(Selected text begins)

Transport and logistics
Optimization of delivery routes, calculation of the waiting time for the delivery of products, and even the introduction of unmanned vehicles.
Automated content placement and targeting.
Scoring a client to make a decision about issuing a loan, fraud detection and prevention, micro trading.
Searching for and identifying the most suitable properties for the buyer.
Health tracking for personalized training, selection of promising players, development of game strategies.
How are large companies using Data Science today?
Data Science is being implemented in large companies to harness the power of analytics to optimize business processes. They try to bring in Data Science specialists as early as possible in their process to create a strategy and determine what data to collect and how to organize the user action feedback received. In some cases, simple product and sales data can serve as the starting point for analysis, and more data can be accumulated over time so that the specialist has something to work with. The more relevant data collected, the better. More good data means that the analysis will describe circumstances more accurately, and more powerful algorithm models can be used.
Many large IT companies, such as Google, Amazon, Meta, and Microsoft, collect terabytes-petabytes of data. Doing so allows them to train and use state-of-the-art machine learning models. Since they release some of the models in open source, that means smaller companies can use the models for their own needs through transfer learning and can train models which would otherwise have less data.
Who are Data Scientists?
A Data Scientist is a developer-analyst with a good mathematical and algorithmic background, who understands what the business problem is and how data collection can be structured, and then analyzes the data. The difference between a Data Scientist and a data analyst is that a Data Scientist does not simply analyze, prepare reports, and describe what the data says. Data Scientists also use data for predictive modeling.
A software developer needs to implement some functionality based on customer requirements, it can be certain functions on a website or in a mobile application.

(Selected text ends)
(Information provided begins)

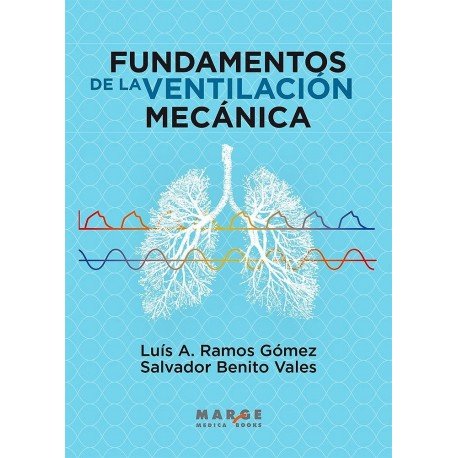 FUNDAMENTOS DE LA VENTILACION MECANICA, de RAMOS, LUIS | portada del libro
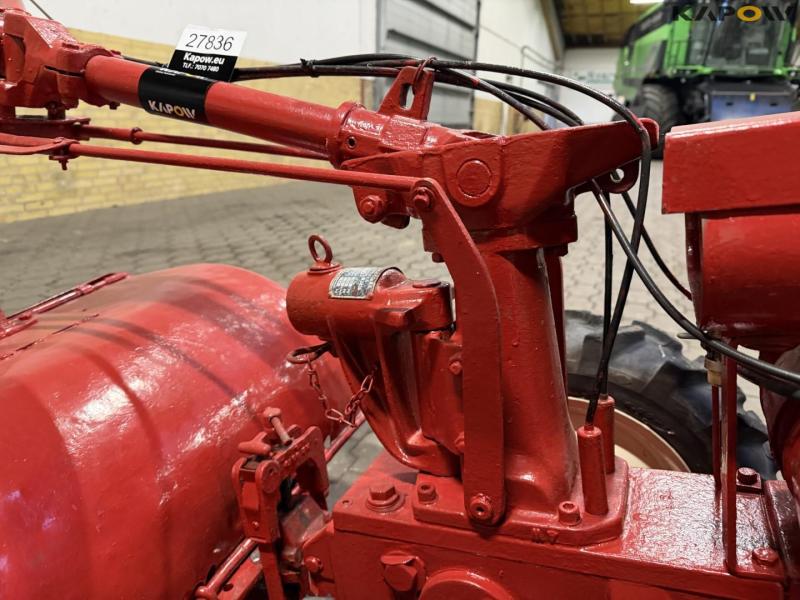 Bungartz tool carrier with cutter 18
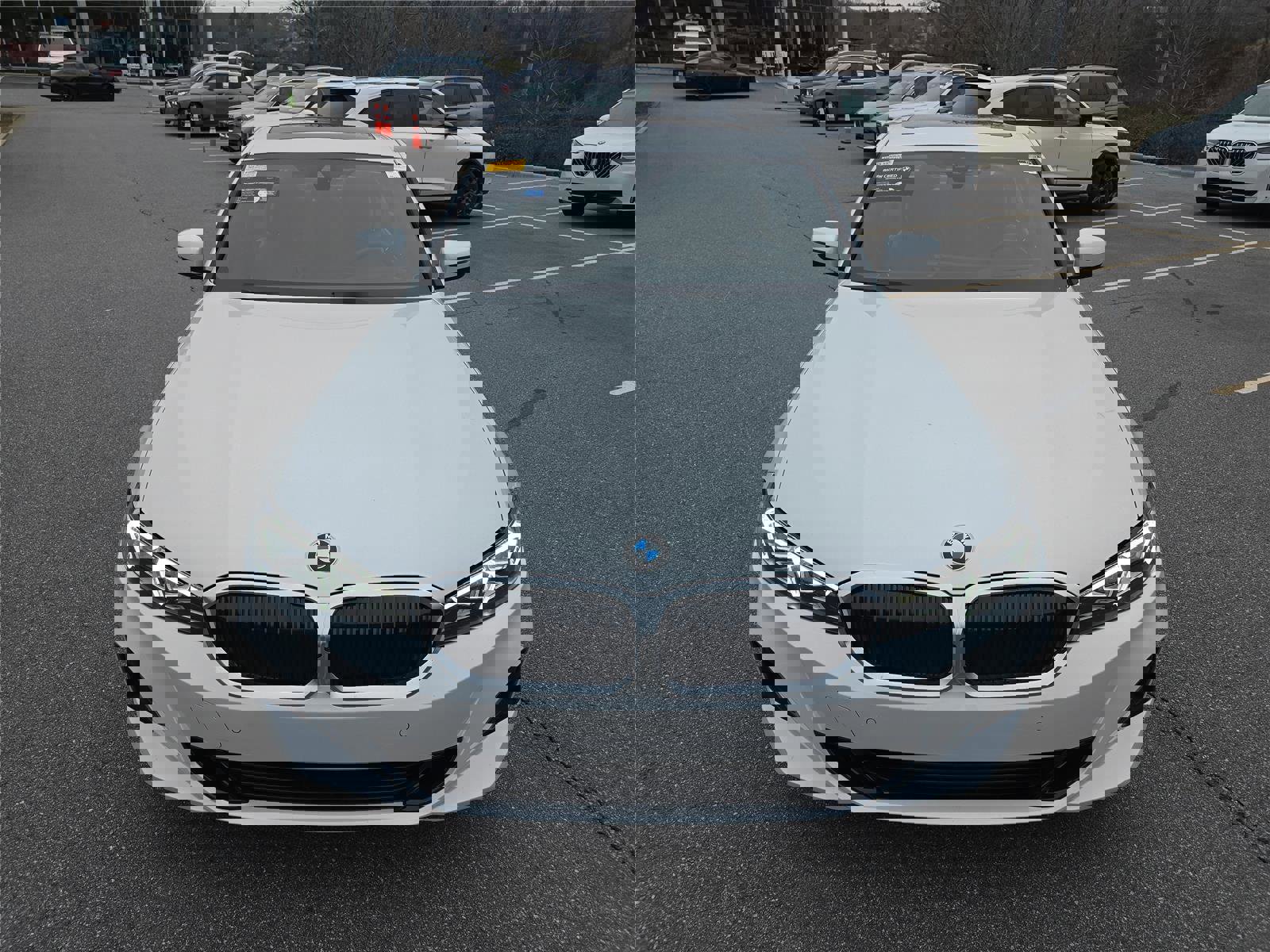 Certified 2023 BMW 330i xDrive Sedan w/ Premium Package image 9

(Information provided ends)

▸ Task brief
Transcribe the passage on Data Science word for word, between "Many large IT" and "have less data.", inclusive.

▸ Reply
Many large IT companies, such as Google, Amazon, Meta, and Microsoft, collect terabytes-petabytes of data. Doing so allows them to train and use state-of-the-art machine learning models. Since they release some of the models in open source, that means smaller companies can use the models for their own needs through transfer learning and can train models which would otherwise have less data.